|
Projet d’installation agrivoltaïque : dans cette commune de Maine-et-Loire, les élus donnent un avis défavorable... |
1
Le projet d’installation agrivoltaïque porté par la société Luxel à Sœurdres n’a pas convaincu les élus des Hauts-d’Anjou. À l’unanimité, ceux-ci ont donné un avis défavorable (photo d’illustration). © ARCHIVES OUEST-FRANCE
Appelé à plancher sur un projet d’installation agrivoltaïque dans la commune déléguée de Sœurdres, le conseil municipal des Hauts-d’Anjou (Maine-et-Loire) a émis un avis défavorable, mardi 16 décembre 2025. Pour les élus, il n’est pas conforme à la charte établie par la communauté de communes des Vallées du Haut-Anjou. La décision finale appartiendra au préfet.
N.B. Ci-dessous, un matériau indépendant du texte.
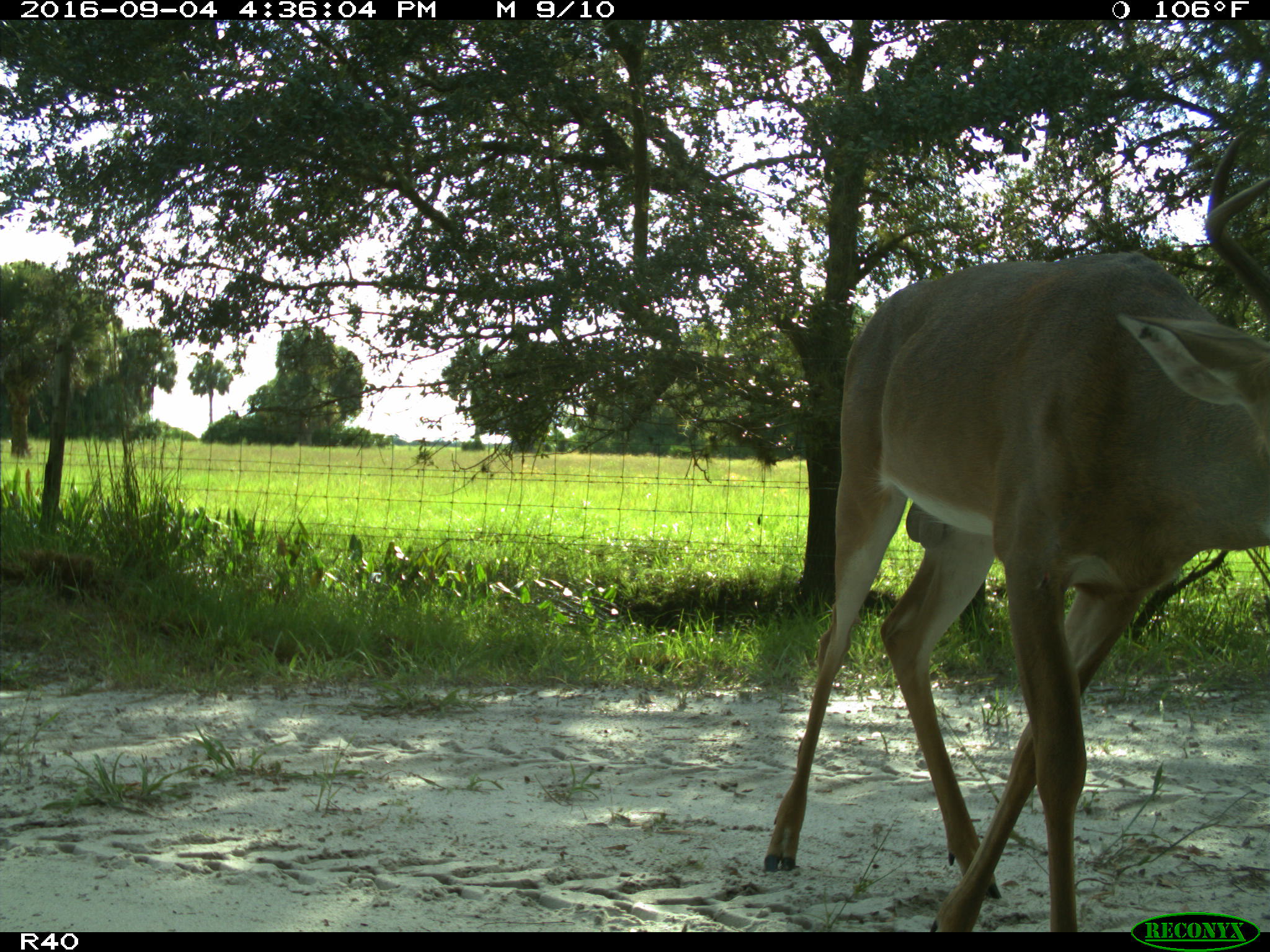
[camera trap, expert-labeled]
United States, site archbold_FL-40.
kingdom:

Lors du conseil des Hauts d’Anjou, mardi 16 décembre Marc-Antoine Driancourt, adjoint à l’environnement et au cadre de vie, a présenté le projet d’installation agrivoltaïque de la société LuxeL, filiale d’EDF Power solutions. D’une superficie de 35 hectares au lieu dit la Grande Touche dans le territoire de la commune déléguée de Sœurdres, ce projet associe la production d’énergie photovoltaïque à une activité d’élevage bovin sous panneaux solaires.
L’élu précise : « Ce projet présente de nombreuses non-conformités substantielles avec la charte intercommunale sur l’agrivoltaïsme, approuvée le lundi 20 octobre 2025, par la Communauté de communes des Vallées du Haut-Anjou (Ouest-France du 31 octobre 2025).
Pas une opposition systématique
Il a listé ces non-conformités : « La superficie envisagée est largement supérieure à la surface maximale préconisée par la charte (3,5 fois plus grande), la destination prioritaire des terres doit être l’agriculture – le projet présenté ne met pas cet objectif en évidence : la viabilité de l’élevage est très éloignée des points précisés dans la charte, la préservation de la qualité du paysage ne semble pas une priorité.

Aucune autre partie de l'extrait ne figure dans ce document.